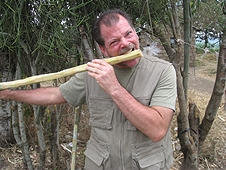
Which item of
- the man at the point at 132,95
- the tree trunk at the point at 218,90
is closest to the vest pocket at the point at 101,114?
the man at the point at 132,95

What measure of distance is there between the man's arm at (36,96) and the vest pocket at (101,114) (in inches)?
10.6

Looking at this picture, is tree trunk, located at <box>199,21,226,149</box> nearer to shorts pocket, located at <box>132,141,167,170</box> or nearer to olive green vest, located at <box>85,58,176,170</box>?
olive green vest, located at <box>85,58,176,170</box>

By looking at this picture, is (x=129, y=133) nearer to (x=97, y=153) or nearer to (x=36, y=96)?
(x=97, y=153)

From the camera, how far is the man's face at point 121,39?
1.64 m

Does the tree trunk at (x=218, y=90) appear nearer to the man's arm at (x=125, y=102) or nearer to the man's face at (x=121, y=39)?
the man's face at (x=121, y=39)

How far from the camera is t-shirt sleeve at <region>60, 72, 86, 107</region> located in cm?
190

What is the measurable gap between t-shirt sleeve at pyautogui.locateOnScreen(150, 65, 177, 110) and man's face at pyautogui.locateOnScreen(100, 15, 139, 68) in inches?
8.0

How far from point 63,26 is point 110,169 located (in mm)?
1023

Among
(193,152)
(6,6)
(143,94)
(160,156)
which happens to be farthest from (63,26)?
(193,152)

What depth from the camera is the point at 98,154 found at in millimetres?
1823

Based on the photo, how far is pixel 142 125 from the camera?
4.76ft

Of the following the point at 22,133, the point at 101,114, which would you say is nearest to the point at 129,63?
the point at 101,114

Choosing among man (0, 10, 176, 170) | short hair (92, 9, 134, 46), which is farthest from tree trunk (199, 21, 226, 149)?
short hair (92, 9, 134, 46)

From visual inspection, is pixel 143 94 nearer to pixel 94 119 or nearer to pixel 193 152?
pixel 94 119
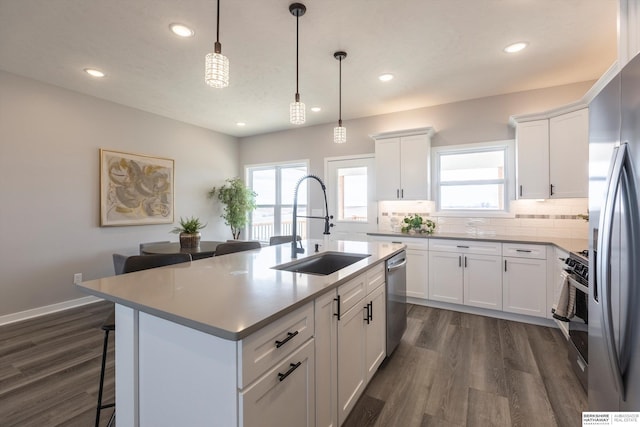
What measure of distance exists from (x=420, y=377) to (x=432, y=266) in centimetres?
175

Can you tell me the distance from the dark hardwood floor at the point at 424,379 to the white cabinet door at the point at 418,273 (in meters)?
0.64

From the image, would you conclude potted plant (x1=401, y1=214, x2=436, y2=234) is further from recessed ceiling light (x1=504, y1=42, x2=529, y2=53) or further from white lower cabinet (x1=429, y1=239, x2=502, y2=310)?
recessed ceiling light (x1=504, y1=42, x2=529, y2=53)

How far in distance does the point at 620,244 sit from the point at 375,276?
→ 133cm

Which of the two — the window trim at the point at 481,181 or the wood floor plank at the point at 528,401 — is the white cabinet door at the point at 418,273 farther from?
the wood floor plank at the point at 528,401

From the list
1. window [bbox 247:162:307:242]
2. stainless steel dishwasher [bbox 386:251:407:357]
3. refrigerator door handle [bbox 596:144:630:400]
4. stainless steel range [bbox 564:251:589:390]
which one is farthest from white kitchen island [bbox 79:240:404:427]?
window [bbox 247:162:307:242]

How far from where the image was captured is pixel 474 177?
159 inches

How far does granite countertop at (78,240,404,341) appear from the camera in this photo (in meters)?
1.01

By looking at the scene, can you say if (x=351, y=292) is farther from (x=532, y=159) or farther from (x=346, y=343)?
(x=532, y=159)

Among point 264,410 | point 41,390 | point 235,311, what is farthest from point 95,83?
point 264,410

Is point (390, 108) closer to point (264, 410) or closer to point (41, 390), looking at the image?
point (264, 410)

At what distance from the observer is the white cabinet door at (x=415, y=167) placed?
3.99 metres

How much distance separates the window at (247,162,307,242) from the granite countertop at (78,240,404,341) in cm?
364

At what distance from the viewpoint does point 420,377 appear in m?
2.22

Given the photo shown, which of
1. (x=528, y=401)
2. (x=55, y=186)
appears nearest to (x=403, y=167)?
(x=528, y=401)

==============================

### Given problem
Render the lines of the material as a Markdown table with the columns Row and Text, starting at the line containing "At what distance from the viewpoint" and ending at the end of the material, both included. Number the rows and omit blank lines.

### Exercise output
| Row | Text |
|---|---|
| 1 | At what distance from the viewpoint does point 420,377 appear in m? |
| 2 | 2.22 |
| 3 | Given the photo shown, which of |
| 4 | 1. (x=528, y=401) |
| 5 | 2. (x=55, y=186) |
| 6 | appears nearest to (x=403, y=167)? |
| 7 | (x=528, y=401) |